The proposed scheme is based on VM demand prediction and volatility, using the auto regressive integrated moving average (ARIMA) model to predict k-step-ahead utilization for a VM resource. The generalized auto regressive conditional heteroscedasticity (GARCH) model is used to predict resource usage standard deviation, so as to reduce that the risk of prediction-based VM placement.

Although the proposal uses correlation among a group of VMs, it is not clear how MPT is applied as a whole. The only MPT foundations the proposal relies on are risk and VMs correlation. MPT relies on the creation of multiple portfolios with different allocations for the available assets. This means that they can be plotted together to select the best one that minimizes risk and maximizes return.

The work presents a first-fit greedy algorithm to place the first VM into the first PM, so that the expected PM load is not higher than its capacity. Finally, experiment results are assessed based only on computational simulation using synthetic data. Datacenter traces or testbeds are not applied to validate such results, which are presented without any simulation parameters and confidence intervals.

**SUPPLIED INFORMATION**
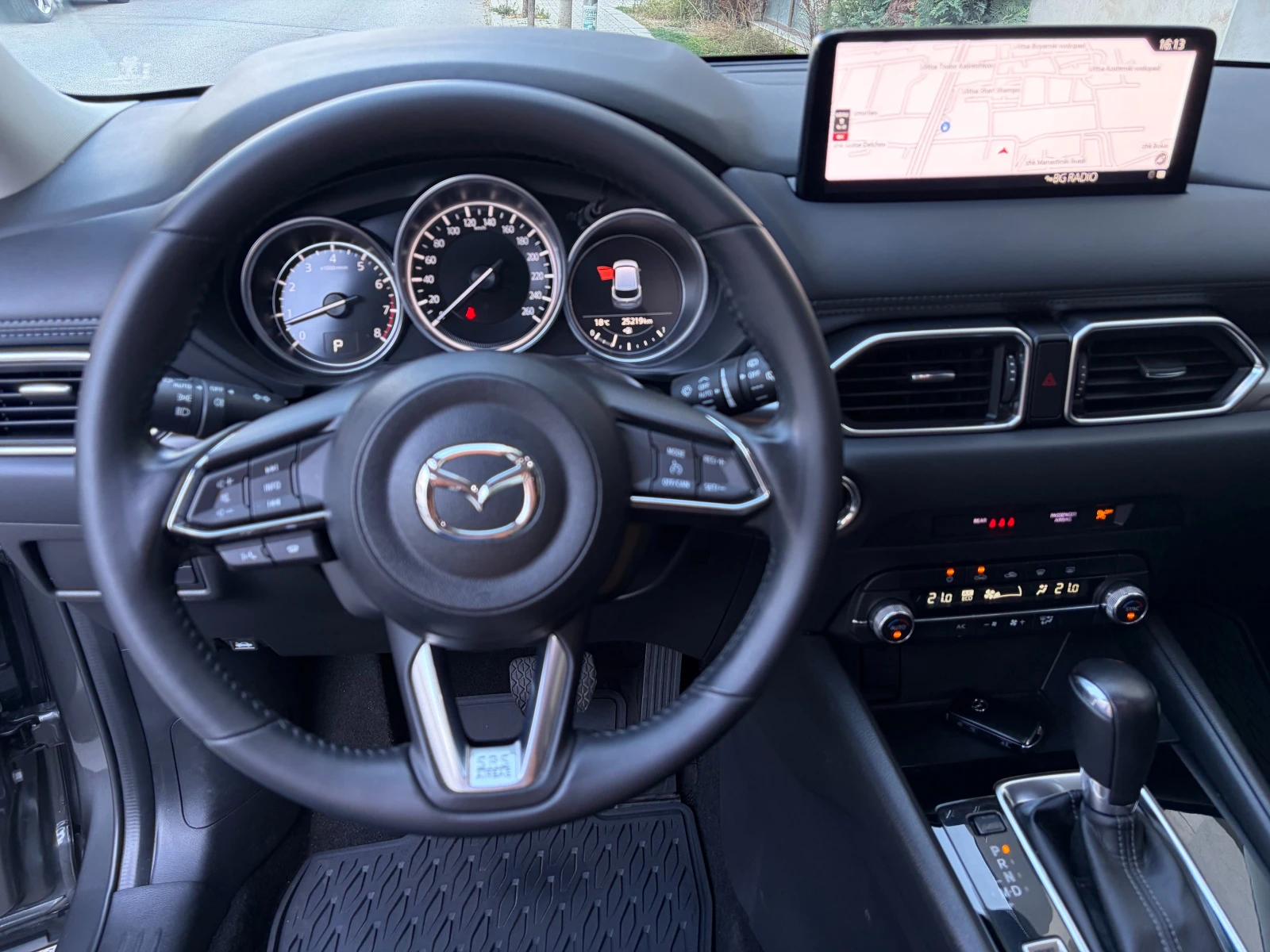 Mazda CX-5 2.0 SkyActiv-G Revolution Facelift- � �������� | Mobile.bg � ����������� 8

**CHECK YOUR UNDERSTANDING**
A) In the passage on VM placement, rewrite the paragraph beginning "The work presents a first-fit greedy algorithm" as a short bulleted list that keeps its main facts.
B) According to the passage on VM placement, which model is used to predict resource usage standard deviation?
C) Translate this sentence from the passage on VM placement into Spanish: "The only MPT foundations the proposal relies on are risk and VMs correlation."

**ANSWERS FOR THIS EXERCISE**
A)
- A first-fit greedy algorithm places the first VM into the first PM so that the expected PM load does not exceed its capacity.
- Experiment results are assessed only through computational simulation using synthetic data.
- No datacenter traces or testbeds are used to validate the results.
- The results are presented without simulation parameters or confidence intervals.

B) The generalized auto regressive conditional heteroscedasticity (GARCH) model.

C) Los únicos fundamentos de la MPT en los que se basa la propuesta son el riesgo y la correlación entre las VM.